Chiblow explains how these stories are meant for Indigenous survival – “they tell the stories of a community – and contain information, values, and ways of life that are integral to continued Indigenous revitalization. There’s a lot of responsibility when it comes to storytelling, but through analyzing these stories, I’m hoping to open a tiny window of intercultural understanding with settler cultures in Canada. These stories are the foundation of Indigenous cultures and ways of life. So they’re an incredible medium for understanding.”
Chiblow grew up in the city, but calls the small northern Ontario First Nation of Serpent River (Genaabaajiing) home. With just around 400 residents, it’s a small community in between Sudbury and Sault Ste. Marie. She spent childhood summers visiting with her grandparents, and long days at local swimming spots with her cousins. So the community – and the stories told to her by aunties, grandmothers and elders — loom large in Chiblow’s Indigenous perspective.
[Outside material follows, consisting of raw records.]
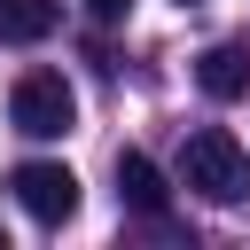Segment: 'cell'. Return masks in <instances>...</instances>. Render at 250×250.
Wrapping results in <instances>:
<instances>
[{"label": "cell", "mask_w": 250, "mask_h": 250, "mask_svg": "<svg viewBox=\"0 0 250 250\" xmlns=\"http://www.w3.org/2000/svg\"><path fill=\"white\" fill-rule=\"evenodd\" d=\"M180 188H195L203 203H242V195H250V156H242V141H234L227 125L188 133V148H180Z\"/></svg>", "instance_id": "obj_1"}, {"label": "cell", "mask_w": 250, "mask_h": 250, "mask_svg": "<svg viewBox=\"0 0 250 250\" xmlns=\"http://www.w3.org/2000/svg\"><path fill=\"white\" fill-rule=\"evenodd\" d=\"M70 117H78V94H70L62 70H23V78H16V94H8V125H16V133H31V141H62Z\"/></svg>", "instance_id": "obj_2"}, {"label": "cell", "mask_w": 250, "mask_h": 250, "mask_svg": "<svg viewBox=\"0 0 250 250\" xmlns=\"http://www.w3.org/2000/svg\"><path fill=\"white\" fill-rule=\"evenodd\" d=\"M8 188H16V203H23L39 227H62V219L78 211V180H70V164L31 156V164H16V172H8Z\"/></svg>", "instance_id": "obj_3"}, {"label": "cell", "mask_w": 250, "mask_h": 250, "mask_svg": "<svg viewBox=\"0 0 250 250\" xmlns=\"http://www.w3.org/2000/svg\"><path fill=\"white\" fill-rule=\"evenodd\" d=\"M117 203L125 211H141V219H164V203H172V180L141 156V148H125L117 156Z\"/></svg>", "instance_id": "obj_4"}, {"label": "cell", "mask_w": 250, "mask_h": 250, "mask_svg": "<svg viewBox=\"0 0 250 250\" xmlns=\"http://www.w3.org/2000/svg\"><path fill=\"white\" fill-rule=\"evenodd\" d=\"M195 86H203L211 102H234V94H250V55H242V47H203V62H195Z\"/></svg>", "instance_id": "obj_5"}, {"label": "cell", "mask_w": 250, "mask_h": 250, "mask_svg": "<svg viewBox=\"0 0 250 250\" xmlns=\"http://www.w3.org/2000/svg\"><path fill=\"white\" fill-rule=\"evenodd\" d=\"M55 23H62V0H0V39H16V47L47 39Z\"/></svg>", "instance_id": "obj_6"}, {"label": "cell", "mask_w": 250, "mask_h": 250, "mask_svg": "<svg viewBox=\"0 0 250 250\" xmlns=\"http://www.w3.org/2000/svg\"><path fill=\"white\" fill-rule=\"evenodd\" d=\"M125 8H133V0H86V16H94V23H117Z\"/></svg>", "instance_id": "obj_7"}, {"label": "cell", "mask_w": 250, "mask_h": 250, "mask_svg": "<svg viewBox=\"0 0 250 250\" xmlns=\"http://www.w3.org/2000/svg\"><path fill=\"white\" fill-rule=\"evenodd\" d=\"M0 250H8V234H0Z\"/></svg>", "instance_id": "obj_8"}, {"label": "cell", "mask_w": 250, "mask_h": 250, "mask_svg": "<svg viewBox=\"0 0 250 250\" xmlns=\"http://www.w3.org/2000/svg\"><path fill=\"white\" fill-rule=\"evenodd\" d=\"M180 8H188V0H180Z\"/></svg>", "instance_id": "obj_9"}]
</instances>
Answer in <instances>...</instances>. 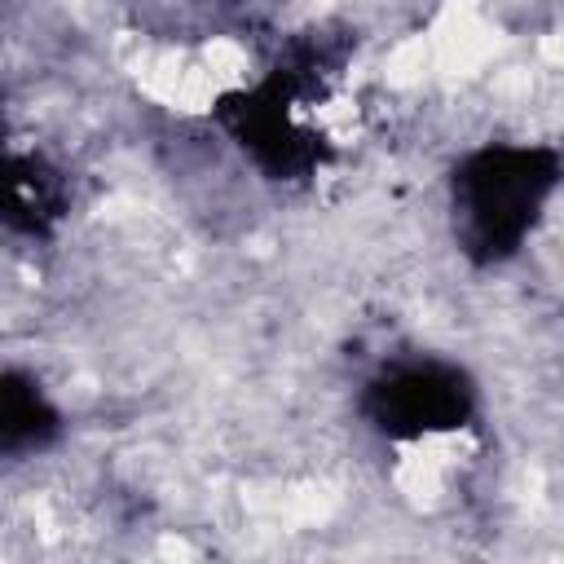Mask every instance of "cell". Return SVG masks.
<instances>
[{
  "label": "cell",
  "mask_w": 564,
  "mask_h": 564,
  "mask_svg": "<svg viewBox=\"0 0 564 564\" xmlns=\"http://www.w3.org/2000/svg\"><path fill=\"white\" fill-rule=\"evenodd\" d=\"M560 181L551 145H485L454 167V238L476 264H502L520 251Z\"/></svg>",
  "instance_id": "1"
},
{
  "label": "cell",
  "mask_w": 564,
  "mask_h": 564,
  "mask_svg": "<svg viewBox=\"0 0 564 564\" xmlns=\"http://www.w3.org/2000/svg\"><path fill=\"white\" fill-rule=\"evenodd\" d=\"M361 410L388 441H423V436L454 432L471 419L476 383L454 361L414 357L375 375L366 383Z\"/></svg>",
  "instance_id": "2"
},
{
  "label": "cell",
  "mask_w": 564,
  "mask_h": 564,
  "mask_svg": "<svg viewBox=\"0 0 564 564\" xmlns=\"http://www.w3.org/2000/svg\"><path fill=\"white\" fill-rule=\"evenodd\" d=\"M62 216V181L48 172L35 154H9L0 150V220L40 234Z\"/></svg>",
  "instance_id": "3"
},
{
  "label": "cell",
  "mask_w": 564,
  "mask_h": 564,
  "mask_svg": "<svg viewBox=\"0 0 564 564\" xmlns=\"http://www.w3.org/2000/svg\"><path fill=\"white\" fill-rule=\"evenodd\" d=\"M57 436V410L40 392L35 379L18 370H0V458L40 449Z\"/></svg>",
  "instance_id": "4"
}]
</instances>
Although Chiblow grew up as urban Indigenous, she gives a lot of credit to the Ojigkwanong Indigenous Student centre for easing the transition to life as a graduate student. The centre is open to the campus community to learn about and practise First Nations, Inuit and Métis cultures, traditions and worldviews, and Chiblow credits the connections she made with other Indigenous students while working and using the centre with making the transition to her studies less overwhelming. It’s been one part of her academic success.
Chiblow also gives credit to her academic supervisor Miranda Brady for her continued success in academics as an Indigenous graduate student. “I’m lucky to have a wonderful advisor,” she says. “Miranda Brady has been amazing, and encourages me to use my Anishinaabe teachings and experiences in my writing. I used to be very timid in writing from the heart, but Miranda has helped me grow, and there’s been such improvement in my work. It really helps to have an advisor who also has a deep understanding of Indigenous issues and whose work also focuses on Indigenous and indigenist research.”
That’s helped foster connections with her classmates. Chiblow calls the amount of support her cohort has shown for one another the most rewarding part of her Master’s experience so far, and she recently shared her preliminary research with the broader group.
“To illustrate some of my findings, I shared a story as a starting point in thinking about the gaps in communication from an indigenous theoretical perspective,” she says. “As I shared this story with non-indigenous students, it opened room for dialogue and understanding in a time when reconciliation and education are at a crucial meeting point.